I have a 89' Jeep Cherokee and it will be retired from plowing and want to put a lift on it. They always ask what kind of axel, just wondering if you guys know what it has stock or what I can look for to distinguish it from a Dana 35 or a Chrysler 8 1/4'' axel. Thanks


----------



## JeepTJ (Nov 4, 2006)

JeepPlow18;388737 said:


> I have a 89' Jeep Cherokee and it will be retired from plowing and want to put a lift on it. They always ask what kind of axel, just wondering if you guys know what it has stock or what I can look for to distinguish it from a Dana 35 or a Chrysler 8 1/4'' axel. Thanks


My 01 XJ has a 29 spline, 8.25 Chrysler. Try this link for photos of different Jeep axles.

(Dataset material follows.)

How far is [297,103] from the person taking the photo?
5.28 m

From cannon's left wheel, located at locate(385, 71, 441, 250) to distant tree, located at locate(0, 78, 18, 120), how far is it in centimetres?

http://www.yuccaman.com/jeep/gear1.html

Fran


----------



## JeepPlow18 (Sep 4, 2006)

JeepTJ;388773 said:


> My 01 XJ has a 29 spline, 8.25 Chrysler. Try this link for photos of different Jeep axles.
> 
> http://www.yuccaman.com/jeep/gear1.html
> 
> Fran


Thank you that made all the difference. :bluebounc


----------



## snow problem (Mar 19, 2007)

JeepPlow18, wondering why your puting the jeep to rest as far as plowing. I have a 1999 cherokee as well a a 2001 chevy HD. I do all of my res.drives with the cherokee, haven't use the HD in two years.


----------



## JeepPlow18 (Sep 4, 2006)

Im in to mostly commercial. I love the truck and will still use it for offroading purposes but its just not heavy enough to plow big lots.


----------



## NICHOLS LANDSCA (Sep 15, 2007)

What will you be doing with the plow?


EDIT: just noticed how old this post was, sorry


----------